I had the power to make my goals happen because I could control my own actions. To reach my goal, all I had to do was:
- Break the goal into result-units.
- Figure out the basic action steps that lead to the result.
- Figure out how many of those action steps it will take to get there.
- Set benchmarks and take those action steps consistently.
I focused my energy on the action steps I could control. I couldn’t make the employer hire my candidate or a candidate take a job, but I could control how many times I picked up the phone and made a sales call. And if I called enough employers, one would eventually hire from me. Reaching my goal came down to a simple formula.
X number of action steps taken consistently = Y results.

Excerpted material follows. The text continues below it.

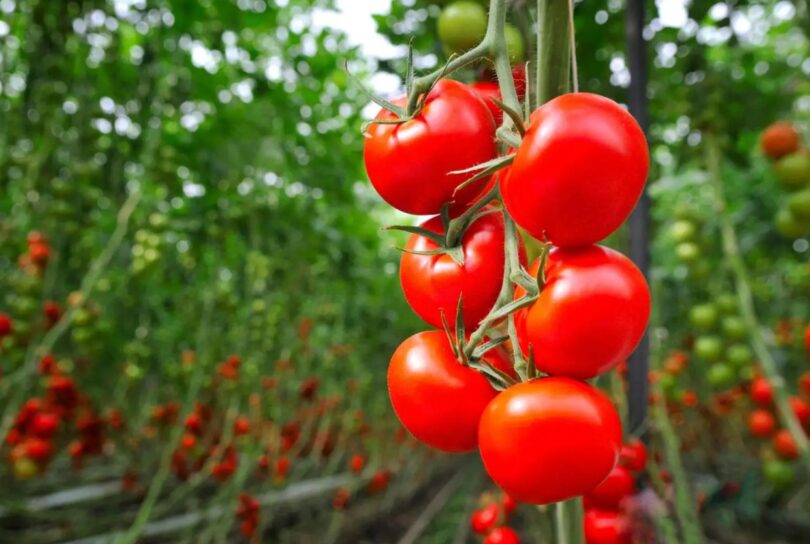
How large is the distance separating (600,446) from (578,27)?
1.10 metres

I set a benchmark for action steps, my calls, at 30, and every day, for years, I talked with at least 30 employers. It was simple and it worked. From that day, my success and my income grew.
Of course, I still had days when I wanted to tear my hair out. Deals fell through, work was one problem after another, and nobody did what I expected or wanted them to do. But hitting my benchmarks gave me a small “win” and the energy I needed to keep moving forward, plus ultimate control. If I hit them consistently, results would come.
LESSON #2 If it’s not your fault, you can’t fix it.
“It’s my fault.” That’s a hard sentence to say. But it empowers.
Mistakes happen. Plans fail. We have goals we don’t reach. The temptation is to say it’s not our fault and there are lots of places to put blame – the weather, the Metro, bad information, a lack of communications, poor training – and the other guy did it. But blaming other culprits can’t fix it, won’t teach you how to avoid it in the future, and gives your power to the other person.
Early in my career, I learned a hard lesson. A candidate turned down a job I’d spent days finding for her. I fumed. She had wasted my time, led me on, embarrassed me, and so on. Once the whining was over, my boss pointed out how and when I could have avoided the problem. If I’d just asked a few questions, I’d have known it wasn’t the job for her.
The lesson brought back one of Daddy’s lessons that I’d forgotten. “If it’s the other guy’s fault, you can’t fix it.” I didn’t forget them again. They made me take responsibility for the mistakes I made in my career, and I made my fair share. But I felt stronger when I went back to where I went off the track – I knew I had the power to fix the problem or avoid it next time.
These two common-sense principles simplified a complex profession for me and allowed me to take control of my own success.
- Have you ever had the fear that you would fail? What did you overcome it? What did it do for you?
- What are the action steps that can you control to feel more stable and secure right now? What can you absolutely not control?